Dès le début du film, on devine l'ironie de George Cukor dans la présentation de celles qui seront les personnages exclusifs de cette théâtrale comédie de moeurs. Les femmes de Cukor sont complaisamment bavardes, cancanières, frivoles, comme si le cinéaste jouait le jeu des argumenteurs misogynes.
Le film ne se déparera jamais de cette façon caricaturale, brillante et volubile, où les réparties fusent, simples mots d'esprit ou témoignages amusants de la lucidité que ces femmes ont de leur condition conjugale ou sentimentale. Toutefois, parmi ce large panel, parfois satirique, de la bourgeoise américaine, se glisse Mary, le personnage joué par Norma Shearer, à qui Cukor confère une identité un peu plus rigoureuse, celle d'une épouse blessée et amoureuse. Au hasard de quelques courtes ruptures de ton, le réalisateur montre avec sensibilité la souffrance d'une jeune épouse trahie, autant que la force de l'amour conjugal.

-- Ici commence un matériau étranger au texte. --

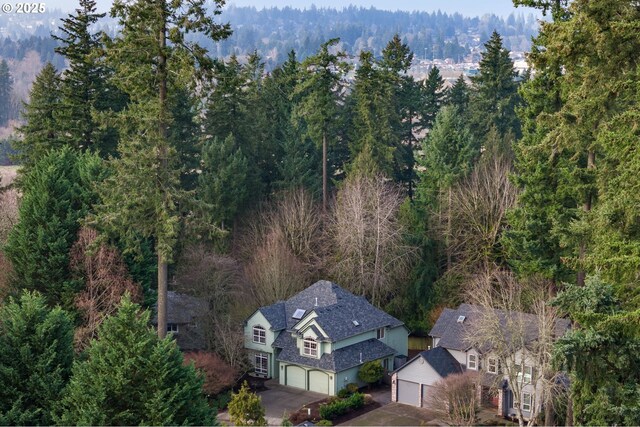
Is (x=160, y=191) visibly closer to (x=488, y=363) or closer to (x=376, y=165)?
(x=488, y=363)

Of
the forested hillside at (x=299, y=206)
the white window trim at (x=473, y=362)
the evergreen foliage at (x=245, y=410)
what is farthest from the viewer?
the white window trim at (x=473, y=362)

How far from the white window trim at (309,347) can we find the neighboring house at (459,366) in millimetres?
3998

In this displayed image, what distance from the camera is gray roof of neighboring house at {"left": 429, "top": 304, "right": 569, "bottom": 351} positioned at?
3678 cm

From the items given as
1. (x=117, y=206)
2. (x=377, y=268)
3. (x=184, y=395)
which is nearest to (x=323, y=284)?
(x=377, y=268)

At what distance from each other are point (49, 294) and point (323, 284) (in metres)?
13.9

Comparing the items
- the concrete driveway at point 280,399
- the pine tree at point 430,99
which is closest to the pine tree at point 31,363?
the concrete driveway at point 280,399

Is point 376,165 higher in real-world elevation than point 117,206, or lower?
higher

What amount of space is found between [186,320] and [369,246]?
10.2m

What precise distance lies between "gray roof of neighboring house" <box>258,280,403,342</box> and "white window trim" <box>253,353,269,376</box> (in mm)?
1927

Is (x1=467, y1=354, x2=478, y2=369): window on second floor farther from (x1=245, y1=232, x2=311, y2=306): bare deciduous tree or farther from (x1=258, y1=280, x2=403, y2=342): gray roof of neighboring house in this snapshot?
(x1=245, y1=232, x2=311, y2=306): bare deciduous tree

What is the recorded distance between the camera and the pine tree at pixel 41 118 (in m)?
45.7

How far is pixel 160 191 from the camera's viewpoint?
30.5 metres

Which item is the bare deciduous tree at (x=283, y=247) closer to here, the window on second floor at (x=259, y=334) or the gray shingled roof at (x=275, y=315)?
the gray shingled roof at (x=275, y=315)

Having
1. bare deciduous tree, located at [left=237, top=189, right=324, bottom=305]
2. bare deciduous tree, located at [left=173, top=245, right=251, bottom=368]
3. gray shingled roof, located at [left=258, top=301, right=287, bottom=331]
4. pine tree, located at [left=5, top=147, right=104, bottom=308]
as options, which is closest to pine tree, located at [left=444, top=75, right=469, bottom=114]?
bare deciduous tree, located at [left=237, top=189, right=324, bottom=305]
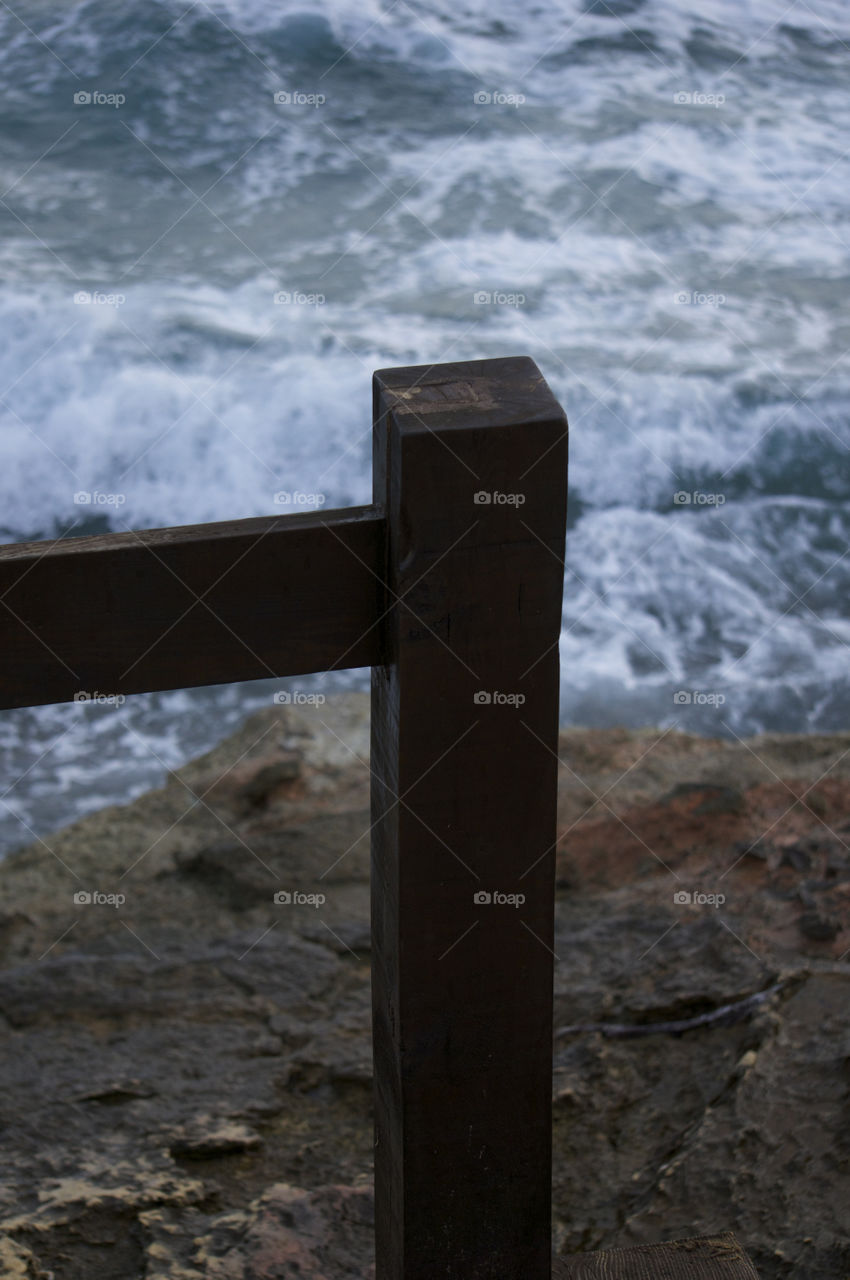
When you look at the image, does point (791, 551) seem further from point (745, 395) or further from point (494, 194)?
point (494, 194)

Pour autant, le film est et reste une comédie, comme le prouve un vaudevillesque happy end. Mary, figure principale, se fait sa place dans les scènes intimistes comme dans les séquences, très drôles, où elle est confrontée à la médisance amicale de véritables pestes ou bien au bon sens de joyeuses divorcées.
"Femmes" est un film toujours juste et spirituel. On en sort ravi...mais peut-être un peu saoulé par la cadence des dialogues et le flot de paroles!